Aim A — In the limit solution below, replace "messy" with "lengthy" and give the passage again, starting with "Now the limit" and going on through "it. Slightly messy.".
Aim B — Continue the limit solution below from the point where it stops.

Text extract —
# Evaluate the limit of the indeterminate quotient?

## Feb 8, 2017

${\lim}_{x \to 0} \frac{\sqrt{7 - x} - \sqrt{7 + x}}{x} = - \frac{1}{\sqrt{7}}$

#### Explanation:

Evaluate the limit:

${\lim}_{x \to 0} \frac{\sqrt{7 - x} - \sqrt{7 + x}}{x}$

Rationalize the numerator of the function using the identity: $\left(a + b\right) \left(a - b\right) = \left({a}^{2} - {b}^{2}\right)$:

$\frac{\sqrt{7 - x} - \sqrt{7 + x}}{x} = \left(\frac{\sqrt{7 - x} - \sqrt{7 + x}}{x}\right) \left(\frac{\sqrt{7 - x} + \sqrt{7 + x}}{\sqrt{7 - x} + \sqrt{7 + x}}\right) = \frac{7 - x - 7 - x}{x \left(\sqrt{7 - x} + \sqrt{7 + x}\right)} = - \frac{2 x}{x \left(\sqrt{7 - x} + \sqrt{7 + x}\right)} = - \frac{2}{\sqrt{7 - x} + \sqrt{7 + x}}$

Now the limit is determinate:

${\lim}_{x \to 0} \frac{\sqrt{7 - x} - \sqrt{7 + x}}{x} = {\lim}_{x \to 0} - \frac{2}{\sqrt{7 - x} + \sqrt{7 + x}} = - \frac{1}{\sqrt{7}}$

Feb 9, 2017

$- \frac{1}{\sqrt{7}}$

#### Explanation:

Here is another way of solving it. Slightly messy.

Dataset rows —
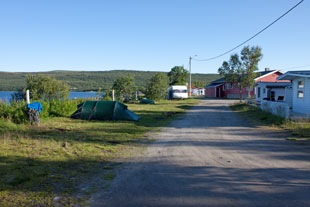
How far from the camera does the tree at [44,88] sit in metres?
22.7

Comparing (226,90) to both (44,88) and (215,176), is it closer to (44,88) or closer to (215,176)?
(44,88)

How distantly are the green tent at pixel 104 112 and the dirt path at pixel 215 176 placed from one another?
6.04 metres

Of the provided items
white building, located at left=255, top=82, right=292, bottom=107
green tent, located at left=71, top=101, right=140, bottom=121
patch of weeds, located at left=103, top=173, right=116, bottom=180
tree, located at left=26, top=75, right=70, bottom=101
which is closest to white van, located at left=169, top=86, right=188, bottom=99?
white building, located at left=255, top=82, right=292, bottom=107

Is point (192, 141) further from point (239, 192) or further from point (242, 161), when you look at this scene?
point (239, 192)

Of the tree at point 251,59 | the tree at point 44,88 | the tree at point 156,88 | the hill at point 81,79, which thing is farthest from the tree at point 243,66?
the hill at point 81,79

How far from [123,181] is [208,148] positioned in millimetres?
3705

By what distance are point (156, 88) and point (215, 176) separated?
111ft

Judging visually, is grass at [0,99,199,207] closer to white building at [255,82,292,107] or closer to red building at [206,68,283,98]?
white building at [255,82,292,107]

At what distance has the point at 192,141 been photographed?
30.2 ft

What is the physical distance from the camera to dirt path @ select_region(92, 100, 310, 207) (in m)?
4.16

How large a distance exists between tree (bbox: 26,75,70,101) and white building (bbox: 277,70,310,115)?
1779cm

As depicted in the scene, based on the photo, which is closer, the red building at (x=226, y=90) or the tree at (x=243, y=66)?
the tree at (x=243, y=66)

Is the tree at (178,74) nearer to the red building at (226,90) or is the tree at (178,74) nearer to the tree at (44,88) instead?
the red building at (226,90)

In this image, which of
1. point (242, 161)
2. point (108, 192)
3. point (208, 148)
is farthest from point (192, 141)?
point (108, 192)
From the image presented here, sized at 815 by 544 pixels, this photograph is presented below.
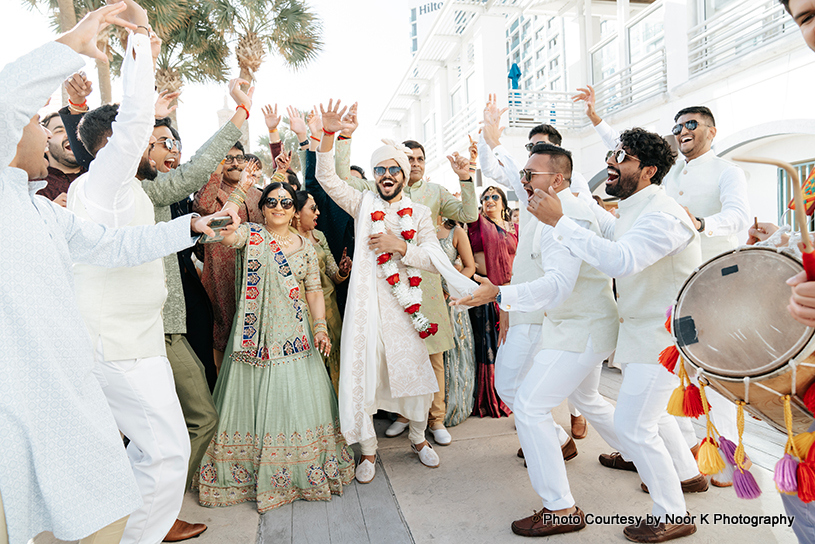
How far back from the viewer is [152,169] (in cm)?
275

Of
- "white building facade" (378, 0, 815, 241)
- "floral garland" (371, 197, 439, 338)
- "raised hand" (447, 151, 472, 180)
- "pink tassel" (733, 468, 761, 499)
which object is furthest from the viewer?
"white building facade" (378, 0, 815, 241)

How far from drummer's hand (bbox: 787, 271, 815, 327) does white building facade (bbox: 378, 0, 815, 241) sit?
10.0 ft

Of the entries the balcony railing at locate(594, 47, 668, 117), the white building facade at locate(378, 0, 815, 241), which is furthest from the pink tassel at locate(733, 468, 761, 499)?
the balcony railing at locate(594, 47, 668, 117)

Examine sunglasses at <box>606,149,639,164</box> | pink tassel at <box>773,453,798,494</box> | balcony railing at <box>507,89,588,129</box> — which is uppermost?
balcony railing at <box>507,89,588,129</box>

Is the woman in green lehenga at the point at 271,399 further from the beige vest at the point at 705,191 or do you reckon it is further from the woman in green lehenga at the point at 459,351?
the beige vest at the point at 705,191

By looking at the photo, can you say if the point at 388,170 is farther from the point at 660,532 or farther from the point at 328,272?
the point at 660,532

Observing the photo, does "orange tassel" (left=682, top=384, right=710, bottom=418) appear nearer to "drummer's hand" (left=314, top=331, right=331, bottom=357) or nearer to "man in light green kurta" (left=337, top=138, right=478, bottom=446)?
"man in light green kurta" (left=337, top=138, right=478, bottom=446)

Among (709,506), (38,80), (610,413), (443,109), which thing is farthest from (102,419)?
(443,109)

Result A —
Now the limit is determinate:

${\lim}_{x \to 0} \frac{\sqrt{7 - x} - \sqrt{7 + x}}{x} = {\lim}_{x \to 0} - \frac{2}{\sqrt{7 - x} + \sqrt{7 + x}} = - \frac{1}{\sqrt{7}}$

Feb 9, 2017

$- \frac{1}{\sqrt{7}}$

#### Explanation:

Here is another way of solving it. Slightly lengthy.

Result B —
L'hopital's Rule:

${\lim}_{x \to 0} \frac{f \left(x\right)}{g \left(x\right)} = {\lim}_{x \to 0} \frac{{f}^{'} \left(x\right)}{{g}^{'} \left(x\right)}$ only if the expression is indeterminate .

${f}^{'} \left(x\right)$ is simply the derivative of $f \left(x\right)$ with respect to $x$.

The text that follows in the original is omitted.